A world safe for Black women and girls
June, 2020
By Megan Juelfs
Virginia Community Voice Board Member
In the wake of the outrage sparked by the brutal killing of Breonna Taylor, George Floyd, Ahmed Arbery, and too many others to count, displays of solidarity with communities of color have become common, almost expected. Countless companies have issued press releases, and thousands of people rushed to post black squares on social media in solidarity, even as their actions drowned out black voices. These sorts of actions are appealing because they are easy and do not require the hard work of understanding, or changing, the world in which we live.
It is easier to be outraged at the violence that is daily enacted on black and brown people than it is to admit that, as a white woman, I am the justification for that violence. All Americans live in a system that is built to protect white women:
It is the myth of white women’s “vulnerability” that sets up the myth of black male criminality. In American history, we arrested black men for speaking too loudly in the presence of a white woman, and Amy Cooper is only the most recent evidence that this is still true.
It is the myth of white women’s “purity” that sets the standard of what it means to be a woman, allowing society to penalize black women for failing to conform to an impossible standard.
Taken together, when the “vulnerability” and “purity” of white women become internalized by a society, it cultivates fear in white women and protective impulses in the institutions set up to defend her. This has dire, and often deadly, consequences for people of color.
I live in a world built around the fears of white women, and it has called down violence, terror, and death on communities of color. Instead of centering the fears of white women what would it mean, in the words of Brittany Cooper, “...to build a world in which Black women and Black girls are safe?”
Black women have been trying to build a world that is safe for them and those that they love for more than 400 years. For white women to join the work of building a safe world means listening to the needs of Black women and then organizing with them--not for them--in that struggle.
While important, it’s not enough to call out racism to our friends and family in private and in public, we must be actively working to dismantle the systems that, from the inception of the nation, have prioritized the needs and fears of white men and women over needs and safety of all other people.
As leaders at work, we must dismantle and change the institutions that also uphold white supremacy. This means asking and acting on questions like:
Does my organization subjugate, even unintentionally, those we claim to serve?

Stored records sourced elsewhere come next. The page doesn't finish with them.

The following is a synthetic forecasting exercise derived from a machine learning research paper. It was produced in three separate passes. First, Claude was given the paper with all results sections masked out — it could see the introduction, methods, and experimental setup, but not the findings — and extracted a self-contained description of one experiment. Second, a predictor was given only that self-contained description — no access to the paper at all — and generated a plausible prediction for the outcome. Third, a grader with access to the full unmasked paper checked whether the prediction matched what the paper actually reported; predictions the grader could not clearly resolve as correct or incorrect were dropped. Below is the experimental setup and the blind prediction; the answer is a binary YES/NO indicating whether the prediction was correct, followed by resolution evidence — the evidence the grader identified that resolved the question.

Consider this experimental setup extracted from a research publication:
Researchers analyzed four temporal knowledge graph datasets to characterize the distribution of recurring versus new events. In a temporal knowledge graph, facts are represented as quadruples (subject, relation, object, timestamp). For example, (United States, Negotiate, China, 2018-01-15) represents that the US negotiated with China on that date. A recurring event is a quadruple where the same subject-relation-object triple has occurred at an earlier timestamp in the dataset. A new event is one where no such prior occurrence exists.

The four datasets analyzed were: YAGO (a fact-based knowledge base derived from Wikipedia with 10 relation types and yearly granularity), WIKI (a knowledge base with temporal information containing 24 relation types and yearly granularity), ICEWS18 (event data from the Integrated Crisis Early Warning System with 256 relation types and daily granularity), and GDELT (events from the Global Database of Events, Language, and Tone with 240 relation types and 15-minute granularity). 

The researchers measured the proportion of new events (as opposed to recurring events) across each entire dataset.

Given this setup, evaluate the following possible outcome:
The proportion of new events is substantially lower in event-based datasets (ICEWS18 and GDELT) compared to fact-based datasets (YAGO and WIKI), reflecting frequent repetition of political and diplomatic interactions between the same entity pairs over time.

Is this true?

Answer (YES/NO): NO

Are we making decisions on behalf of a community that doesn’t look like us, and isn’t represented in our leadership?
Who makes up our organization’s board and upper management?
Until tables with power reflect the larger society, all of our efforts, no matter how well-intentioned, will reinforce the existing system.

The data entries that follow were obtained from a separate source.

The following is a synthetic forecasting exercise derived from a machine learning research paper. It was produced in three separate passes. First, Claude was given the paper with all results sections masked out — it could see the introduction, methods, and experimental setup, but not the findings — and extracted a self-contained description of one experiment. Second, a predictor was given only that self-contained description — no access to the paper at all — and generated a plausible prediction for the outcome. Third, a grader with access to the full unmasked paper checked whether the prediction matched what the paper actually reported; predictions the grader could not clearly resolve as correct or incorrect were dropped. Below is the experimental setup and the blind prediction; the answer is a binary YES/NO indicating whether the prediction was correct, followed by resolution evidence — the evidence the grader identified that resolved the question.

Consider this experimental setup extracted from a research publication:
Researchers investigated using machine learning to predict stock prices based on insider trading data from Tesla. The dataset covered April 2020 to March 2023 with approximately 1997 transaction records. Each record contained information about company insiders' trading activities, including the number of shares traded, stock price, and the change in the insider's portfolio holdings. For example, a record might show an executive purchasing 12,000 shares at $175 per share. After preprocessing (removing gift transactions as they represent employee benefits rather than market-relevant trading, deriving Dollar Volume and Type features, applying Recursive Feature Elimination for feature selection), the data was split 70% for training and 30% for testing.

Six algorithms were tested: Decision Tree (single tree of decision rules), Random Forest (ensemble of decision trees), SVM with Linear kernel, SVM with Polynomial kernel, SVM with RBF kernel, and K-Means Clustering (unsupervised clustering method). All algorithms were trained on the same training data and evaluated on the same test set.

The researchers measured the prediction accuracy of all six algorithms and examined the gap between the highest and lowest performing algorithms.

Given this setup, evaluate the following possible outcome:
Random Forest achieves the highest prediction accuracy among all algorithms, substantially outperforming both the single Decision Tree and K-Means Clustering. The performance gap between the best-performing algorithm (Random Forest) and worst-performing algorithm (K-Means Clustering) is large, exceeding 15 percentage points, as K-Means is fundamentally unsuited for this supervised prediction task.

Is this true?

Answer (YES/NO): NO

In our rush to be allies, we’re going to mess up. The fear of messing up can be paralyzing, but that is another way to center white people’s fears. We will be called out and it will be uncomfortable. Our first reaction might be to get defensive: we didn’t mean to cause harm. Instead, we need to meet these moments with humility and listen to allow it to be a chance for growth. Each of us is needed to end white supremacy and to make this world safe for our Black women and those they love.